GIVEN PASSAGE
Thursday, 14 October 2010

Film critique- Home on the Range

Today, through a complete lack of energy or enthusiasm for what I was supposed to be doing, I sat down and watched my dvd of 'Home on the Range' by Disney, which has been sitting, unopened on my shelf for a while. Apparently a classic- I watched it and didn't care for it much.
But then I wondered why. I'm not really that great at distinguishing why a film does or doesn't grab me whilst watching it. After skimming over it again for a second time, I got a few points from it.

Lately, one of my latest crazes has been playing the new Rockstar game, 'Red Dead Redemption'. I have played it to death. And Home on the Range is set in the same type of wild west/ late Victorian Texas. And red dead redemption is so beautiful and photo-realistic. Home on the range in comparison looks like a cheaper, mockery of it.  Look at this to have an idea of what I mean
Compared to Home on the Range.
I also think the trailer looks a hell of a lot better than the film executes. The trailer is probably the most palatable bit of the whole film...
I read an article on 'The worst Disney films of all time' and Home of the Range was on it. The author pointed out that most of the efforts were put into home on the range's marketing. I do remember it years ago being plastered over every MacDonald's Happy Meal and all over the tv at the time. But I didn't know anyone who'd actually seen it.  

The style used on Home on the Range, to me, was too much to digest. They put too much effort into inking the original drawings. All the lines were far brighter and more obvious than they should have been. This took away impact from the actual characters and made them look odd to the eye. I found I couldn't focus on the characters because there was just something wrong about them. They weren't defined enough against the background. To me- as an adult finding this... would it not be more difficult to follow as a child- the intended audience? And oh dear LORD the bad puns in this. They were every 2 minutes. It was awful

They used an obvious way of mixing 2D and 3D put together. To me, 2D and 3D should be kept separate. They are are mixed, the 3D should be disguised as much as possible to look like 2D.
I do give them, that the film was in theaters 2004, and since then technology has moved on. Still, films like the Lion King used 3D in scenes like where the wildebeest were pouring down the canyon into the gorge to flatten Simba. It still looks amazing and the Lion King was made long before Home on the Range.

STATED EXERCISE 1
Transcribe the part of the film review that opens with the words "Thursday, 14 October" and ends after "points from it.".
STATED EXERCISE 2
Render this sentence from the film review in Spanish: "They put too much effort into inking the original drawings."

PROVIDED RECORDS
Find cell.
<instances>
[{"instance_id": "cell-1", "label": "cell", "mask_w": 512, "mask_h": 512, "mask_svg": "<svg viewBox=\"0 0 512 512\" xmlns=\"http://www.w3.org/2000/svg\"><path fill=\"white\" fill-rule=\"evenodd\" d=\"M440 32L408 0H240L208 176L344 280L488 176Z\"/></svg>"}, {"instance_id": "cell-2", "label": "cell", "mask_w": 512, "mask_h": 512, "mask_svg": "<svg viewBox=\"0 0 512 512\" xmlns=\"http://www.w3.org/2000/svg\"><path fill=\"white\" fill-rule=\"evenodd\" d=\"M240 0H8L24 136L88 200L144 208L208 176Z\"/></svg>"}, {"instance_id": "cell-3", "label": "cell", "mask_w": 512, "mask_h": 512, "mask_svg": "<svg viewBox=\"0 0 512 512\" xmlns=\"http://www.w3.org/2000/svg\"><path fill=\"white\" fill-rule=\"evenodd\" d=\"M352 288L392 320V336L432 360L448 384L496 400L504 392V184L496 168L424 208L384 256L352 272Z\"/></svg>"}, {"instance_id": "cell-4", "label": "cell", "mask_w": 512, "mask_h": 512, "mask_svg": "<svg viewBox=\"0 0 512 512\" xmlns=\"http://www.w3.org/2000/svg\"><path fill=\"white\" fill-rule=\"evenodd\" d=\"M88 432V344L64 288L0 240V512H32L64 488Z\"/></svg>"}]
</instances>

* * *

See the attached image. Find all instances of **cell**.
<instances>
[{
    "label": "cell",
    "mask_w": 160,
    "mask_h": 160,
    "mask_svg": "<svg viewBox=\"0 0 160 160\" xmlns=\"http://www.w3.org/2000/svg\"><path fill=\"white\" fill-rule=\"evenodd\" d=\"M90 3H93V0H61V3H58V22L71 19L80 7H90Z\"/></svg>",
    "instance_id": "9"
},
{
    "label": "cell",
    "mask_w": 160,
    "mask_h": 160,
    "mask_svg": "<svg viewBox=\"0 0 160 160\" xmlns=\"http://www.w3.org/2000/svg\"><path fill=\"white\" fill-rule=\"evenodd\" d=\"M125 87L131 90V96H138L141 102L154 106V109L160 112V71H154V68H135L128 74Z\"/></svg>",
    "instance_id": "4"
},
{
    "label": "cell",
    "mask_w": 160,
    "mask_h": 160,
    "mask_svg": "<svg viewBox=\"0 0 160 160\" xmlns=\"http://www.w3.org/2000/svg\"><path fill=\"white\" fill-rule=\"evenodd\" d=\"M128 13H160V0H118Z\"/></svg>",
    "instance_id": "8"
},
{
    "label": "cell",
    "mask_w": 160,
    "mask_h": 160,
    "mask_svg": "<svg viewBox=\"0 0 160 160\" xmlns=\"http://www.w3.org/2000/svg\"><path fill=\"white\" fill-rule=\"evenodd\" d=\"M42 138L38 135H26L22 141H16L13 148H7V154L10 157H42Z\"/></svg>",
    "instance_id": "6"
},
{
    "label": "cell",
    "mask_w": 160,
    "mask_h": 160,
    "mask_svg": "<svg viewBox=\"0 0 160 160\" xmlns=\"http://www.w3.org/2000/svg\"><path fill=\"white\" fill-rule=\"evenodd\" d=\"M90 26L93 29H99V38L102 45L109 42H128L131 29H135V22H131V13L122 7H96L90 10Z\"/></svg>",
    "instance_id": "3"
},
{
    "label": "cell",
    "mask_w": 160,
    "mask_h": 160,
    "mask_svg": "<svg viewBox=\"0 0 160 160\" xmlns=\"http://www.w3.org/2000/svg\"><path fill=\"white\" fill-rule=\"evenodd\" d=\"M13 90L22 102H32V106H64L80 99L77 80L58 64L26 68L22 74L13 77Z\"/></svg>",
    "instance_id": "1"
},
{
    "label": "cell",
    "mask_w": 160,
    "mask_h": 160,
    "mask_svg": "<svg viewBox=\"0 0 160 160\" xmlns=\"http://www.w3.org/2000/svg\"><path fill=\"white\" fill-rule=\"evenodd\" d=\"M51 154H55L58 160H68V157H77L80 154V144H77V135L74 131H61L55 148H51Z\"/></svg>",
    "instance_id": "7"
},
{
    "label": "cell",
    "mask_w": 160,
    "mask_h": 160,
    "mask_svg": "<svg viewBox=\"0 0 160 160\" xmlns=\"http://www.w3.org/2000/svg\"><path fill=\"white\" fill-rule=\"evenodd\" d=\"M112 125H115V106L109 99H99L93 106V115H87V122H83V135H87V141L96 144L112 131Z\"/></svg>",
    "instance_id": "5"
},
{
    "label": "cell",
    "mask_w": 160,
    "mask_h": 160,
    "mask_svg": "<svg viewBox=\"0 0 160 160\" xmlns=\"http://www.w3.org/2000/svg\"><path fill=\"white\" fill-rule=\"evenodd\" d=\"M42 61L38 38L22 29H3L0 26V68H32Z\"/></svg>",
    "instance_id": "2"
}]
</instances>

WRITTEN REPLY 1
Thursday, 14 October 2010

Film critique- Home on the Range

Today, through a complete lack of energy or enthusiasm for what I was supposed to be doing, I sat down and watched my dvd of 'Home on the Range' by Disney, which has been sitting, unopened on my shelf for a while. Apparently a classic- I watched it and didn't care for it much.
But then I wondered why. I'm not really that great at distinguishing why a film does or doesn't grab me whilst watching it. After skimming over it again for a second time, I got a few points from it.

WRITTEN REPLY 2
Pusieron demasiado esfuerzo en entintar los dibujos originales.